Nós, ciganos, temos uma só religião:
a da liberdade. Em troca desta renunciamos à riqueza, ao poder, à ciência e à glória. Vivemos cada dia como se fosse o último.
Quando se morre, deixa-se tudo: um miserável carroção como um grande império.
E nós cremos que nesse momento é muito melhor ser cigano do que rei.
Nós não pensamos na morte.
Não a tememos – - eis tudo.
O nosso segredo está no gozar em cada dia as pequenas coisas que a vida nos oferece e que os outros homens não sabem apre- ciar: uma manhã de sol, um banho na torrente, o contemplar de alguém que se ama.

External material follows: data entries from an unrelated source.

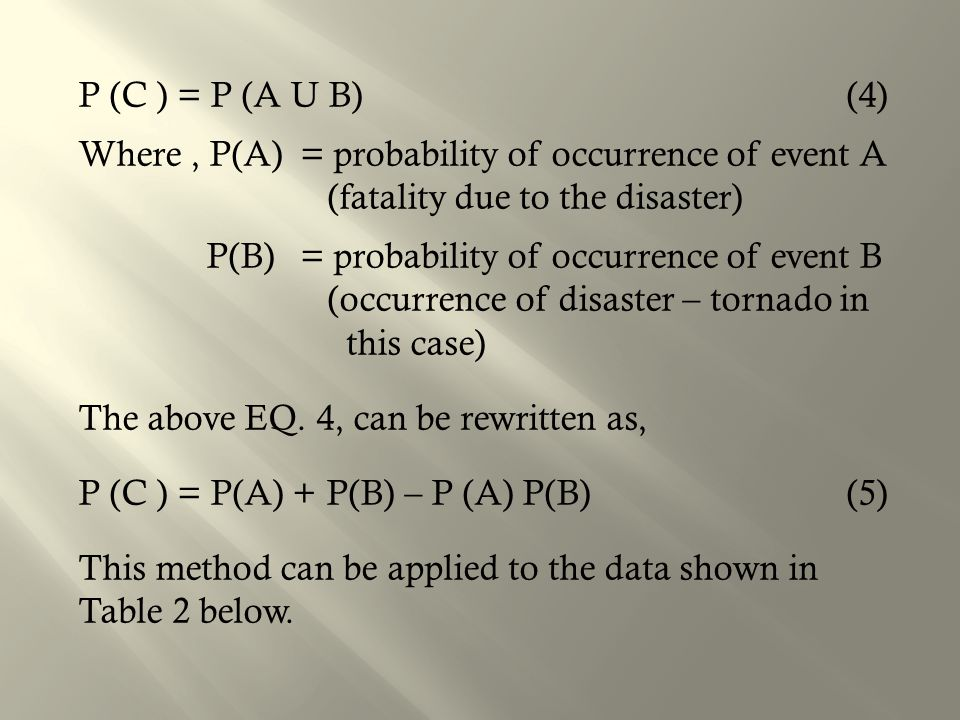P (C ) = P (A U B) (4) Where , P(A) = probability of occurrence of event A (fatality due to the disaster) P(B) = probability of occurrence of event B (occurrence of disaster – tornado in this case) The above EQ.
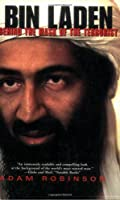 Bin Laden: Behind the Mask of the Terrorist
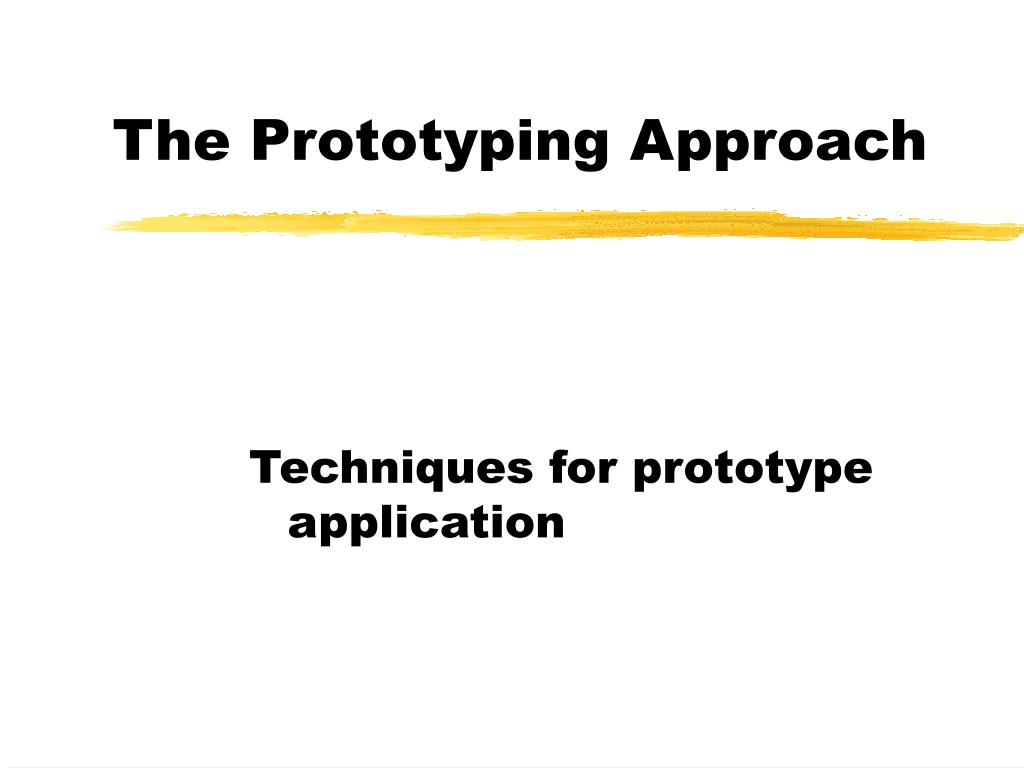 the prototyping approach l.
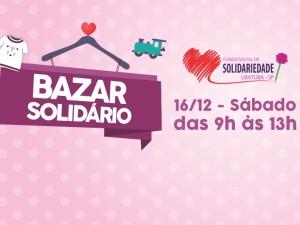 Prefeitura e Fundo Social de Solidariedade convidam para Bazar Solidário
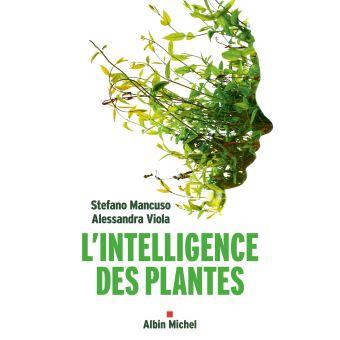 Le livre que j'emporterais sur une île déserte : «l'Intelligence des plantes»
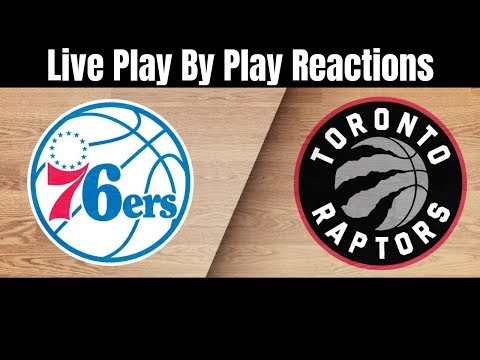 Philadelphia 76ers Vs Toronto Raptors Live Play By Play Reactions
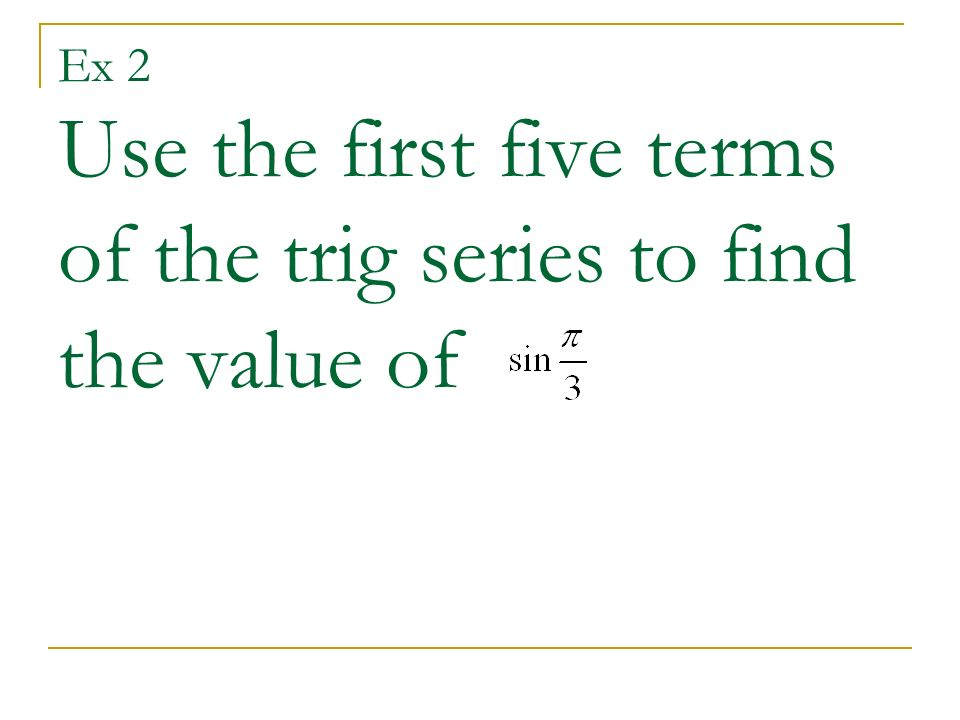 Ex 2 Use the first five terms of the trig series to find the value of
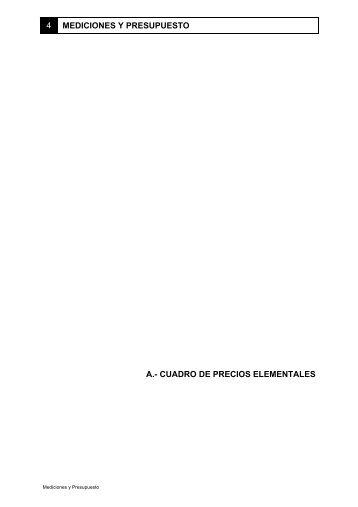 4 MEDICIONES Y PRESUPUESTO A.- CUADRO DE PRECIOS ...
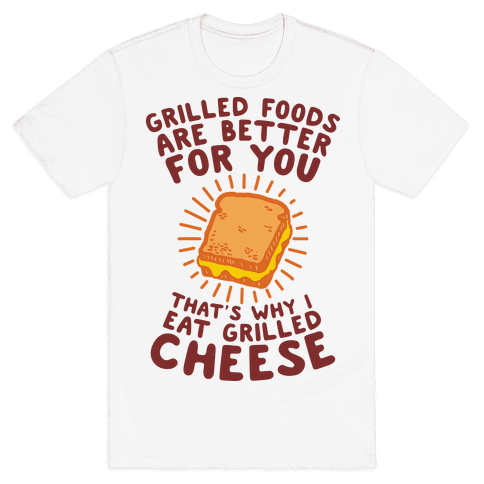 Grilled Foods Are Better for You Which is Why I Eat Grilled Cheese Mens T-Shirt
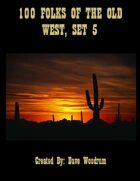 100 Folks Of The Old West, Set 5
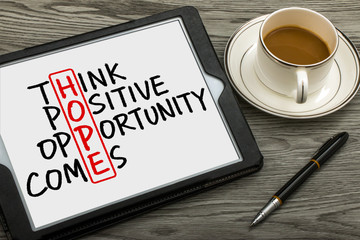 hope concept: think positive opportunity comes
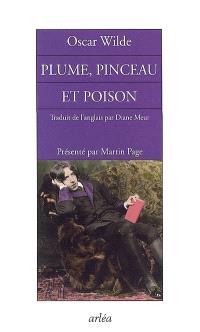 Plume, pinceau et poison. Suivi de Sebastian Melmoth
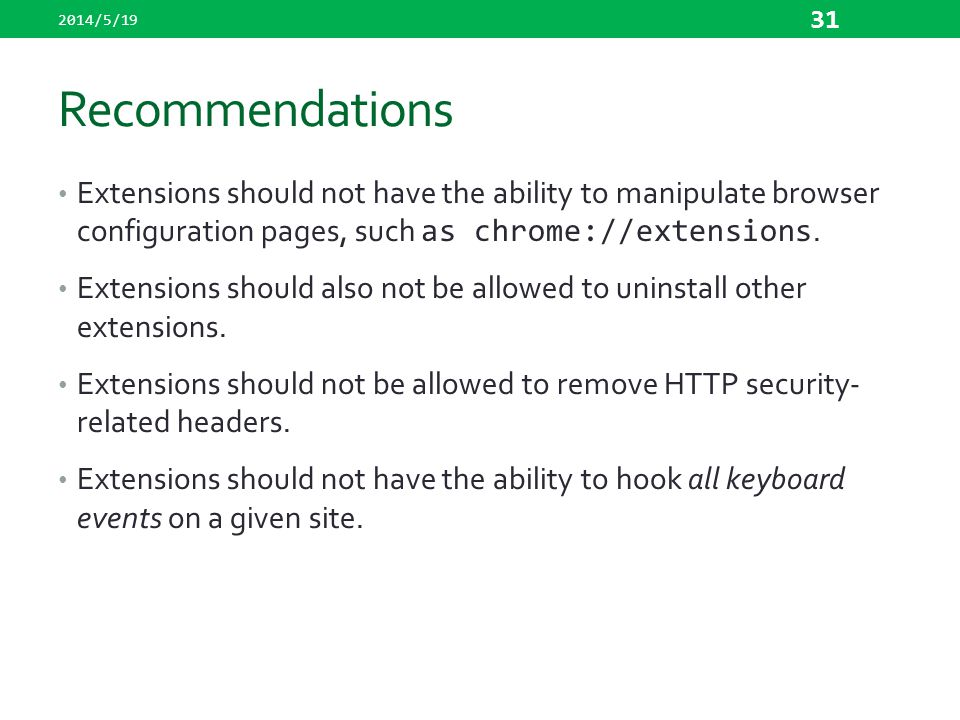 2014/5/19 Recommendations. Extensions should not have the ability to manipulate browser configuration pages, such as chrome://extensions.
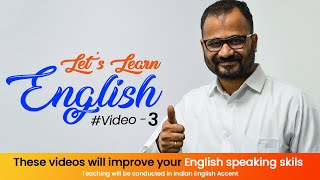 Let's Learn English - Creative way to learn English for all Indians | English Speaking Classes - 3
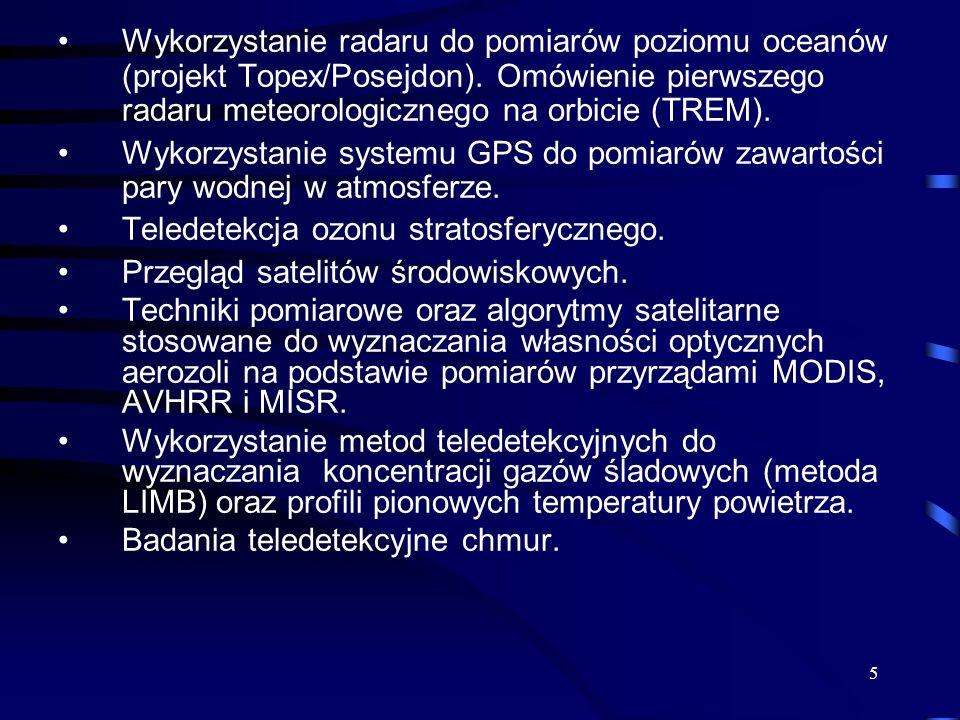 Wykorzystanie radaru do pomiarów poziomu oceanów (projekt Topex/Posejdon). Omówienie pierwszego radaru meteorologicznego na orbicie (TREM).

É difícil compreender estas coisas, eu sei.
Nasce-se cigano.
Agrada-nos caminhar sob as estrelas.
Contam-se estranhas histórias sobre os ciganos.
Diz-se que lemos nas estrelas e que possuímos o filtro do amor.
As pessoas não acreditam nas coisas que não sabem explicar-se.
Nós, pelo contrário, não procuramos explicar as coisas em que acreditamos.
A nossa vida é uma vida simples, primitiva, basta-nos ter por tecto o céu, um fogo para nos aquecer e as nossas canções quando estamos tristes.